# Выбранный отрывок:
------------

В нашем браке наступил переломный момент. Я все больше раздражал Джин, и временами она вела себя не вполне адекватно. На ней тяжело сказался первый год моей армейской службы. Потом был поставлен окончательный диагноз Дарии, и практически в это же время «Оскар» уплыл из ее рук к Джоан Кроуфорд. Это не было неожиданностью, но Джин болезненно отреагировала на проигрыш. Приз киноакадемии мог бы изменить ее жизнь, поднять ей настроение в период, когда она так нуждалась в позитивных эмоциях. Материально он тоже мог бы ей помочь, ведь Джин, не меньше, чем меня, стали заботить финансовые проблемы. В перспективе у нас было пожизненное содержание Дарии в очень дорогом санатории. К тому же, как любую звезду, Джин вечно беспокоила возможная потеря популярности. (Постоянные стрессы, связанные со звездным статусом, наложили свой отпечаток на судьбы многих актрис этого поколения. Джин, Рита Хейворт, Лана Тернер, Ава Гарднер… и, разумеется, Мэрилин Монро — всем им придется испить свою горькую чашу.)
Мы с Джин стали ссориться по любому поводу. Настоящий конфликт у нас случился из-за фильма «Амбер навсегда». Занук хотел, чтобы Джин сыграла в нем главную роль, и я уговаривал ее принять его предложение. Он сулил ей огромные деньги за участие в картине, роль была престижной, и студия возлагала на этот фильм большие надежды. Загвоздка состояла в том, что изначально Занук предложил эту роль другой актрисе, англичанке Пегги Камминс, но она не подошла. Джин об этом знала и могла бы добиться от Занука всего, чего хотела, если бы правильно разыграла свои карты. Но нет, она не могла переступить через свою гордость. Она отказалась от съемок, несмотря на то что Занук обещал ей ежегодный доход в несколько миллионов долларов, если она согласится. Я считал это полным безумием и верил, что за эту роль она может получить «Оскар». Подозреваю, что отказ Джин был связан именно с тем, что я так настаивал на ее участии в картине.

------------

# Исходный список:
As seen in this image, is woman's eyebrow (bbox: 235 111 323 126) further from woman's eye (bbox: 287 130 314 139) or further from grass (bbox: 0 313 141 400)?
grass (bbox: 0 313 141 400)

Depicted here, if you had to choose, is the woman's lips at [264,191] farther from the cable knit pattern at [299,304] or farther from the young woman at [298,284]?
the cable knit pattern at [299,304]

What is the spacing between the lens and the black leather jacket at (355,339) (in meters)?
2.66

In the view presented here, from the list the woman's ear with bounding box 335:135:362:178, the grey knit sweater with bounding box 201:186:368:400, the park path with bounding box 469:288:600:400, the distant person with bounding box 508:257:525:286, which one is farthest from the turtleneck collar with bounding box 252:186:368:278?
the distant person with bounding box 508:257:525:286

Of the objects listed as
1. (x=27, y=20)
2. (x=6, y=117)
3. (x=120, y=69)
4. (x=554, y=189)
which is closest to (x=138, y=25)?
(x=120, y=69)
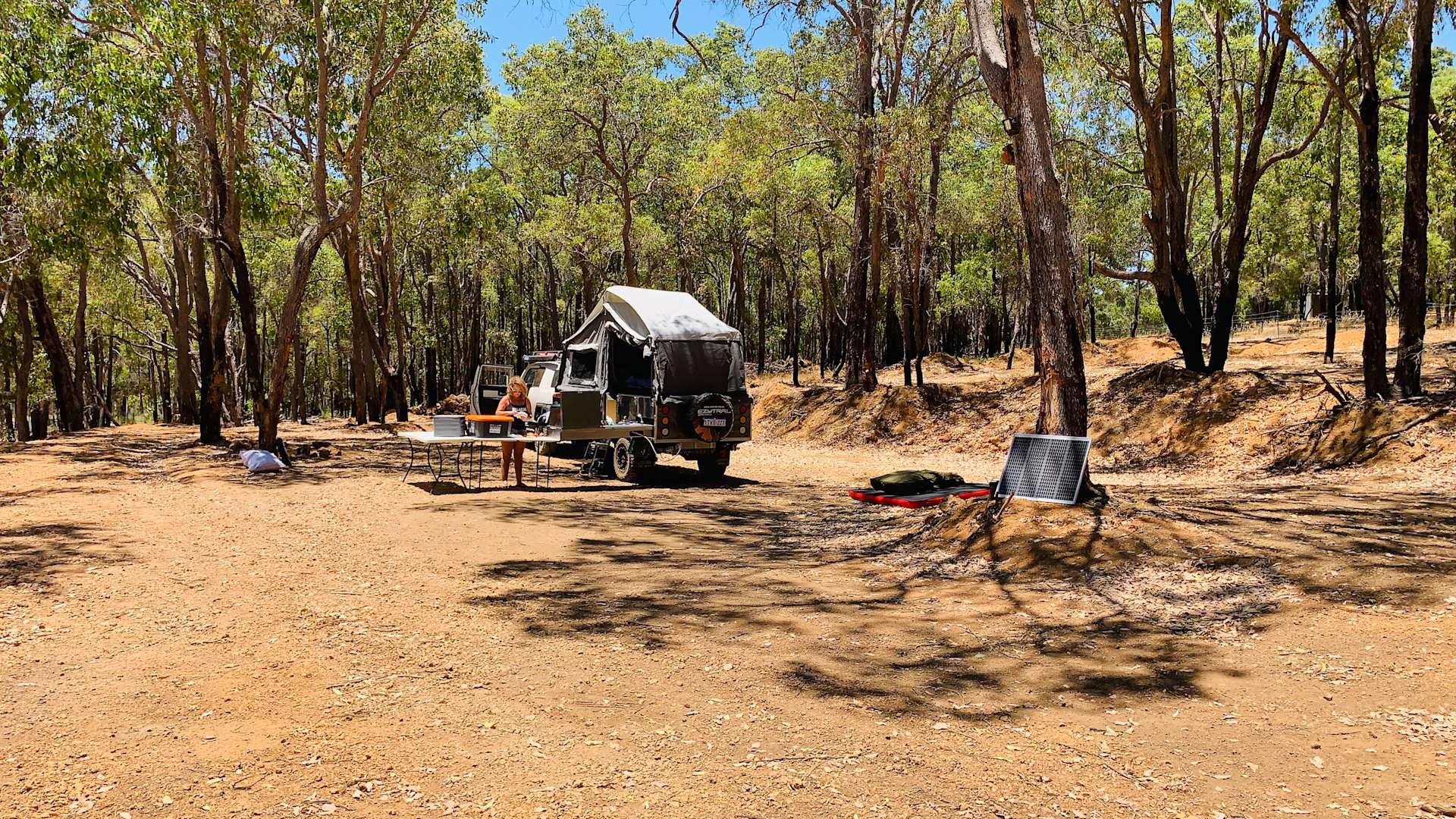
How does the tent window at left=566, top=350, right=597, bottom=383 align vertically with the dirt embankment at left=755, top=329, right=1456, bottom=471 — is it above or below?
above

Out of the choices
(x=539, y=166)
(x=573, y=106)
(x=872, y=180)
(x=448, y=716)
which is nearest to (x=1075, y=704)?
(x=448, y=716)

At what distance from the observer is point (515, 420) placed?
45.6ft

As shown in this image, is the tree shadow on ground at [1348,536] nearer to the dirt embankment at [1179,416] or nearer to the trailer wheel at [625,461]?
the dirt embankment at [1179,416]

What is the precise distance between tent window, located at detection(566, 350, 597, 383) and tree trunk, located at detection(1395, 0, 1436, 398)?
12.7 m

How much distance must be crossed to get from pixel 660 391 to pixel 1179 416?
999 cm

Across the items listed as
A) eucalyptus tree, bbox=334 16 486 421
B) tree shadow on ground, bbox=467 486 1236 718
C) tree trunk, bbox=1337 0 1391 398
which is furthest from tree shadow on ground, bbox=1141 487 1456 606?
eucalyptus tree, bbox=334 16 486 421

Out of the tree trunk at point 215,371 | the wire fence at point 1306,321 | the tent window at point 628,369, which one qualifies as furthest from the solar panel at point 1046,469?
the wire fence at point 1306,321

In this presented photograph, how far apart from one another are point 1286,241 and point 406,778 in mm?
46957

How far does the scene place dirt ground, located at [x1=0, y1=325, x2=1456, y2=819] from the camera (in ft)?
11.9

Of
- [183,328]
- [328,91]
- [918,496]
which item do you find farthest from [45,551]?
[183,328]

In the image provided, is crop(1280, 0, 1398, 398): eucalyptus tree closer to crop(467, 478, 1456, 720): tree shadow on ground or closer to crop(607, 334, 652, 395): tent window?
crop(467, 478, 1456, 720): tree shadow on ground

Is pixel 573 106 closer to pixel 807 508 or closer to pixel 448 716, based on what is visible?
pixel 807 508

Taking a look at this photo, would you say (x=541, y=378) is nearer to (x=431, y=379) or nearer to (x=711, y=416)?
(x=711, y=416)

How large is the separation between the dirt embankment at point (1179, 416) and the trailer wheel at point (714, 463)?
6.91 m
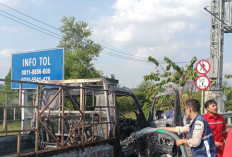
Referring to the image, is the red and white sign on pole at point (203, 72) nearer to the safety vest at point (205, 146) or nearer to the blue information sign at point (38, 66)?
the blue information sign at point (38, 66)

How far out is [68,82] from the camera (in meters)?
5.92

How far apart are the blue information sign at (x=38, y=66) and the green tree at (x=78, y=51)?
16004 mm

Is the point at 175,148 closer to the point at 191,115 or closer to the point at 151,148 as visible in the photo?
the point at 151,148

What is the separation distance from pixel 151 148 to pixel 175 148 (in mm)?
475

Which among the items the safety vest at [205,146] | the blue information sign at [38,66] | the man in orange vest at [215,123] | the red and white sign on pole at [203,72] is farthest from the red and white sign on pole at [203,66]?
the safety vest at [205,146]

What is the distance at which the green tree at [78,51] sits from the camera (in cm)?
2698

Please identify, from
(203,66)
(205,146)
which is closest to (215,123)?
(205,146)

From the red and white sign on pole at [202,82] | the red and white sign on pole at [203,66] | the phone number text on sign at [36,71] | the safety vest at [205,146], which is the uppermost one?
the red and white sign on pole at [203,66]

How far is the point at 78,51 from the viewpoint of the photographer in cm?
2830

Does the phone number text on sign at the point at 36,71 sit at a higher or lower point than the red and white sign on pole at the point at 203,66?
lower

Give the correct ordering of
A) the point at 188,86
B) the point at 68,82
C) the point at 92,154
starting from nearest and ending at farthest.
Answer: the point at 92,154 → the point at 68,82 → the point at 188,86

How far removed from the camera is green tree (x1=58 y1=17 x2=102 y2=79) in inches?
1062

------------

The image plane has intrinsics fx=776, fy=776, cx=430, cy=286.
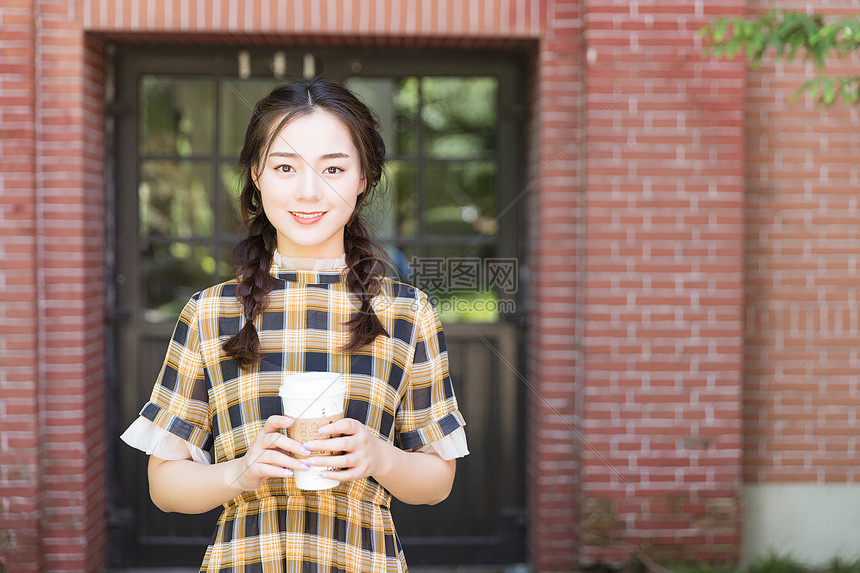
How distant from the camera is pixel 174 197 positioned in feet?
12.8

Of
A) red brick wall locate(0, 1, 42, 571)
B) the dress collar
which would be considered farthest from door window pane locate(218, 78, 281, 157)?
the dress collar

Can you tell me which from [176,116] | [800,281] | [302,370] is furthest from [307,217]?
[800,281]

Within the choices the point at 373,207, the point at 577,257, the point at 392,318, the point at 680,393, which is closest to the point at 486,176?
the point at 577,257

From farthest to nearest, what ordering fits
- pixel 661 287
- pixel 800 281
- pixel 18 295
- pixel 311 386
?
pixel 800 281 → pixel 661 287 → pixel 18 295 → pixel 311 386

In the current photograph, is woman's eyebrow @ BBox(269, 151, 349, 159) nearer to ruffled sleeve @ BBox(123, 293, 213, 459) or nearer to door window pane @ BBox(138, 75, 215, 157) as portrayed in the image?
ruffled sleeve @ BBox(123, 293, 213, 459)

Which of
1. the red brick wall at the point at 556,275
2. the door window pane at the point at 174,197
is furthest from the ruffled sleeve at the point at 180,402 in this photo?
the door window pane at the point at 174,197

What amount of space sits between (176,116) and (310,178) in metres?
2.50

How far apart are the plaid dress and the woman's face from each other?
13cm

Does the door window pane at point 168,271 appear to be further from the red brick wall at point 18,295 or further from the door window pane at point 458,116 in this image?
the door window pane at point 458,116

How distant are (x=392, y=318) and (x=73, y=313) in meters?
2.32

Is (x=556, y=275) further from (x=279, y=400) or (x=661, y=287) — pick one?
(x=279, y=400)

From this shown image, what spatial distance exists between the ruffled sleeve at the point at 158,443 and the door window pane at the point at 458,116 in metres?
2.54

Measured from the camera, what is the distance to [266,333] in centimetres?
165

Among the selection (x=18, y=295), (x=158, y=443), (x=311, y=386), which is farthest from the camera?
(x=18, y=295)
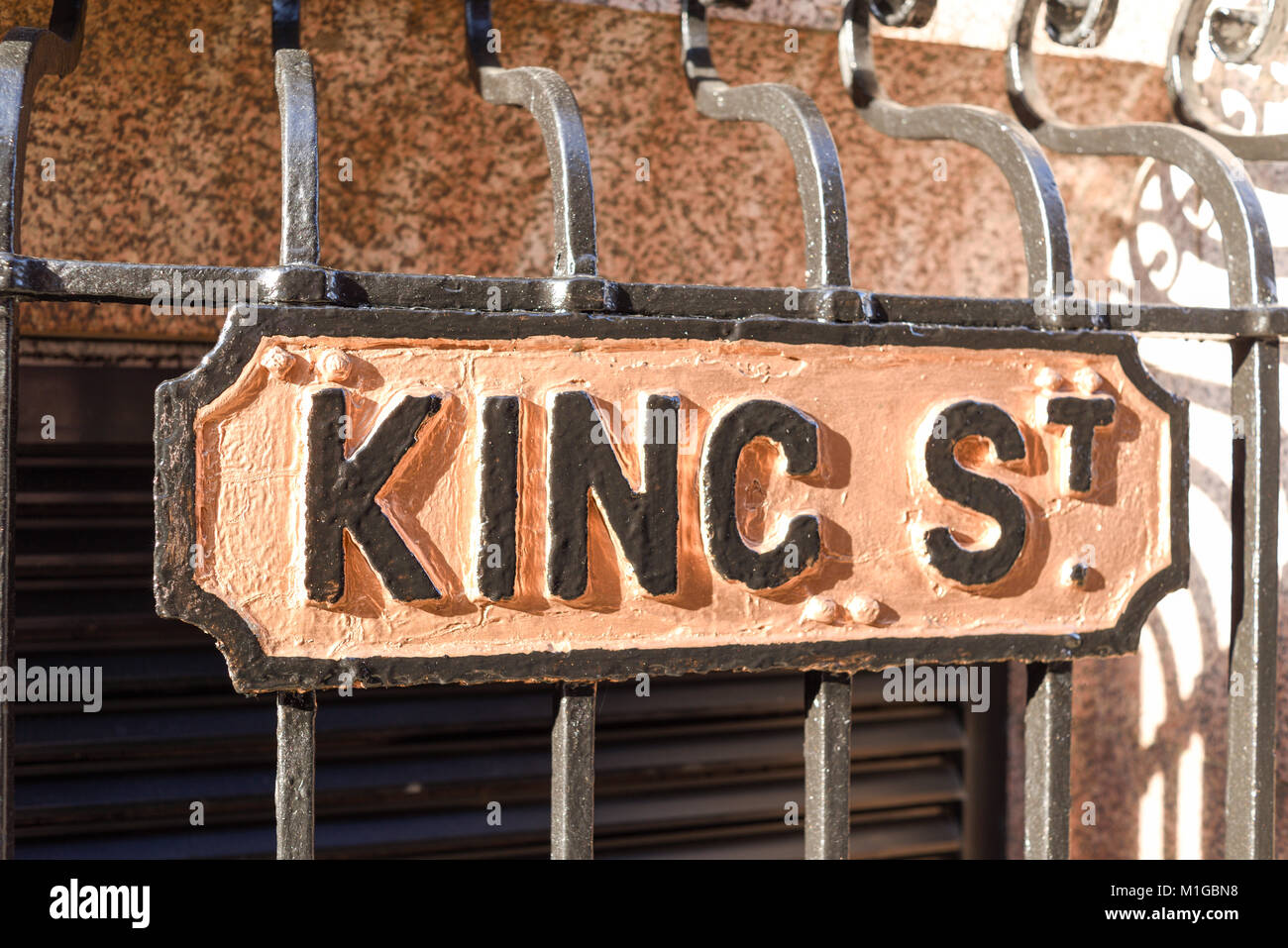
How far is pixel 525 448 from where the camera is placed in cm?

------------

# Задание A:
Кому, согласно отрывку, достался «Оскар», на который претендовала Джин?
# Задание B:
Изложите содержание отрывка в двух предложениях.

# Ответ A:
Джоан Кроуфорд.

# Ответ B:
В браке рассказчика и Джин наступил переломный момент: на ней тяжело сказались первый год его армейской службы, окончательный диагноз Дарии, проигрыш «Оскара» Джоан Кроуфорд и финансовые заботы. Супруги стали ссориться по любому поводу, а настоящий конфликт случился, когда Джин, несмотря на уговоры рассказчика и щедрые обещания Занука, отказалась от главной роли в фильме «Амбер навсегда».